I'm definitely old enough to remember when broker calls (cold or otherwise) touting a stock were a pretty frequent occurrence. The stock always would come with a story. It could go something like this: DEF Corporation has discovered a way to extract gold from gold tailings outside of old mines. The price of gold is rising. The cost of extraction with the DEF magnet is much less costly than actually digging into new veins. The stock has already gone up $25 a share and so on and so on and so on.

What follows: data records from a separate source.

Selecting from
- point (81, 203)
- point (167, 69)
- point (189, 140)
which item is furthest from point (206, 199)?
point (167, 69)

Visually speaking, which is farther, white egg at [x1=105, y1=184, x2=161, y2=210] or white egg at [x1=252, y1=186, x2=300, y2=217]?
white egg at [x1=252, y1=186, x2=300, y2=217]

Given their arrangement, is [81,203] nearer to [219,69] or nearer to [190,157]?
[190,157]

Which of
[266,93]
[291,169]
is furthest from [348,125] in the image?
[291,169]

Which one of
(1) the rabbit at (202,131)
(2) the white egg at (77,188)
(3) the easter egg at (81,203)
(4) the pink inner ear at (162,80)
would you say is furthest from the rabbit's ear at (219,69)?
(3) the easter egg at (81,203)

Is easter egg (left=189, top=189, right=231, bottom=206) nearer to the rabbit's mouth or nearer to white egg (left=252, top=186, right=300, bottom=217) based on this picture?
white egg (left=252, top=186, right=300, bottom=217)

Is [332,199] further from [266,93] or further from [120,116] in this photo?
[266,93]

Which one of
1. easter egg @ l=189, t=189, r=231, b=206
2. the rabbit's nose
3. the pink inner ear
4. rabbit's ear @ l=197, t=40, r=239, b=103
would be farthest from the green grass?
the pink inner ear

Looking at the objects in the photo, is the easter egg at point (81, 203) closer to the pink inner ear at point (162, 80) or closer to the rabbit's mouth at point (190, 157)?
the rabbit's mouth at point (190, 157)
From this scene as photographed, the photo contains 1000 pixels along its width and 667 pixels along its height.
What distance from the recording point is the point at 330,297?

Rarely in my experience did these tales pan out. Whatever the story, it always seemed to presume that based on the information the stock had to go up even farther. The pitch was always based on fundamental projections. Usually, there was a clear implication and speculation that earnings would be rising. It seems like there was never any thought that the increasing earnings had already been built into the $25 a share price increase. If we think about it, how likely was it that Mr. Broker called us first with this great story. Unless we were the broker's dad or best friend, I'll bet we were closer to the bottom of the calling list than the top. Of course, the fund managers whose job it was to look for great growth companies like DEF had learned the story long, long before the broker was ever likely to call us. It, of course, was those managers and other institutions who did the buying that led to the $25 a share increase. Now they were all in and that just left the retail customer to buy the stock. Guess what, after I bought on the broker's advice, I often saw the stock turn down fairly quickly. The story had nothing relating to the "when" of buying, only the "what."
That scenario continues to play out over and over again, though no longer so often resulting from a call from a broker. Many retail traders buy a stock because they have heard their friends talk about it or because they read about the company in a magazine or something on television. Taser (TASR) is an interesting example. The company manufactures the Taser gun used by so many law enforcement agencies. Many smart police officers bought the stock as they learned about the Taser. Unadjusted for several splits, they may have ridden it from under $1 in 2003 to over $120 in late 2004. Of course, as the stock rose and rose, those that owned it bragged or at least mentioned their great investment. As the "buzz" increased so did the number of people buying the stock. Some bought it at over $120 a share. As I write this article in August 2006, the stock is trading at $7.01.
There are a number of lessons. The first is that exits are critical. If the buyer was wise enough to have an exit strategy before he ever entered the play, he would either have enjoyed a profit, or, at worst, suffered only a relatively minor loss. Even the person who bought at the very top (around $125) should not have been hurt too badly if they had an initial exit strategy other than "buy and hold." However, with only a buy and hold strategy, that poor (literally perhaps) soul would have purchased the stock at $125 and now would hold it at $7. To say "it's coming back" isn't too comforting.
It has been said that fundamentals can help guide us about what to buy. Earnings, debt structure, price to earnings ratio, returns on equity, revenue and many other fundamentals certainly will have an affect on stock performance over time, but they have little bearing on when price movement will occur. The fact is that a company is great doesn't necessarily mean the stock will perform well. I consider Microsoft (MSFT) to be a great company, but between 2003 and the present it has traded up and down between about $20 and $28. Hardly a significant move when compared, for example, to Google (GOOG) that moved from $100 to over $470 in a year.
If fundamentals tell us what to buy, then I think technicals tell us when to buy it. Using proper technical entries and exits a trader could have done quite well just trading Microsoft (MSFT) up and down as it moved between $20 and $28, but the key would have been to make good entries. Entries that were close to a predetermined exit in the event the move turned against the trader. If an entry is made without regard to a preplanned exit that is set to minimize losses, then the trader can find himself in the position of the TASR holder who watches the stock go from $120 to $7 or the buyer of the fictional DEF who buys at the top on a broker's cold call.
Entries are important, but exits are the key. In my estimation, no entry should ever be made unless the exit strategy is in place first. I believe a trader needs to have an initial exit that is predefined and that is close to our entry. He should then continue the exit strategy by following behind a positive movement with some exit method such as a trailing stop loss, or by moving a stop loss, or by having an alert that he follows, etc. Again, the trader's business plan should incorporate the exit strategy that will be used and then it should be followed.
In our upcoming class and in the DVDs, in addition to teaching several strategies, we emphasize risk and exit strategies. I believe that exit strategy is one of the vital elements of successful trading. Without a good exit strategy, the liklihood of success in trading is very slim in my view.